STATED TASK: In the text on reading an amortization schedule, roughly what share of the principal is paid off at month 30 of a standard 60-month amortization?

TEXT:
::::::::::
A borrower takes a $18,000 auto loan at 7% over 72 months (six years) because the payment is affordable. Hypothetical monthly payment: approximately $308. Total estimated interest over 72 months: approximately $4,176.

At the end of month 24, the borrower needs to sell the vehicle due to a job relocation. The amortization schedule shows the remaining balance at that point is approximately $13,600. The vehicle has depreciated to approximately $12,000 in the used market.

The borrower owes approximately $1,600 more than the vehicle is worth. To sell the vehicle, they would need to cover that gap. If they cannot, they are in a negative equity position that constrains their options.

This scenario - often called being underwater on a loan - is more likely with long terms on depreciating assets because the amortization schedule reduces the balance slowly relative to the asset's depreciation rate. A shorter term (say 48 months at the same rate) would produce a remaining balance of approximately $10,200 at month 24 instead of $13,600 - a significant difference for a vehicle worth $12,000.

The amortization schedule makes this visible before the loan is signed. Running a 72-month schedule and a 48-month schedule side by side and checking the balance at month 24 or 36 reveals the negative equity risk before committing.

How to read your amortization schedule - a checklist

Whether you are reading the preview table in this calculator or an official schedule from a lender, work through these items to make sure you understand what the schedule is telling you.

• [ ] Find the payment amount - Confirm it matches the scheduled payment in your loan agreement or your calculator input; if they differ, identify why
• [ ] Read the first payment's interest column - This is the maximum interest charge per period; it equals the outstanding balance multiplied by the periodic rate; if the first month's interest seems wrong for the principal and rate, check the rate input and period convention
• [ ] Read the first payment's principal column - This is what you are actually reducing your debt by in month one; for long-term loans at higher rates, this can be a small fraction of the payment
• [ ] Track the remaining balance column - The balance should decrease every period; if it does not, something in the model structure is wrong
• [ ] Find the midpoint payment - At the halfway point of the term, check what percentage of the balance has been paid down; in a standard 60-month amortization, roughly 45-50% of the principal is paid off at month 30, not exactly half - because early payments cover more interest
• [ ] Check the final payment - The remaining balance should reach approximately zero; a small residual is normal rounding; a large residual may indicate a balloon payment structure or a model error
• [ ] Compare the total interest column sum to the "estimated total interest" output - They should match; any discrepancy indicates a rounding or period convention issue
• [ ] Note where the principal portion exceeds the interest portion - For most standard loans, this crossover happens past the midpoint of the term; finding this crossover period helps you understand when extra payments become less impactful
• [ ] If using an extra payment field, check the balance reduction rate - With extra payments, the balance should fall faster than the standard schedule; confirm the difference is visible in the preview table
• [ ] Compare to a lender's official schedule if you have one - Minor differences due to day-count conventions or rounding are normal; large differences in payment allocation or remaining balance may reflect fees, rate adjustments, or product-specific terms worth asking about

Limitations of this estimate

This calculator uses simplified fixed-rate amortization math. It cannot model or account for:

Your actual rate. The rate you enter is hypothetical. An actual lender's rate offer depends on your credit profile, income, existing debt, the loan type, and market conditions at origination.
::::::::::
COLLECTED MATERIAL:
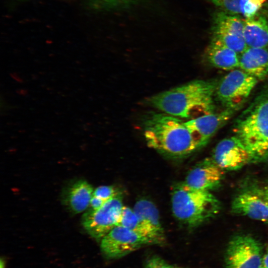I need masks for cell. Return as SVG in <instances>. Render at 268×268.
::::::::::
ANSWER TO THE PROBLEM: Roughly 45-50% of the principal.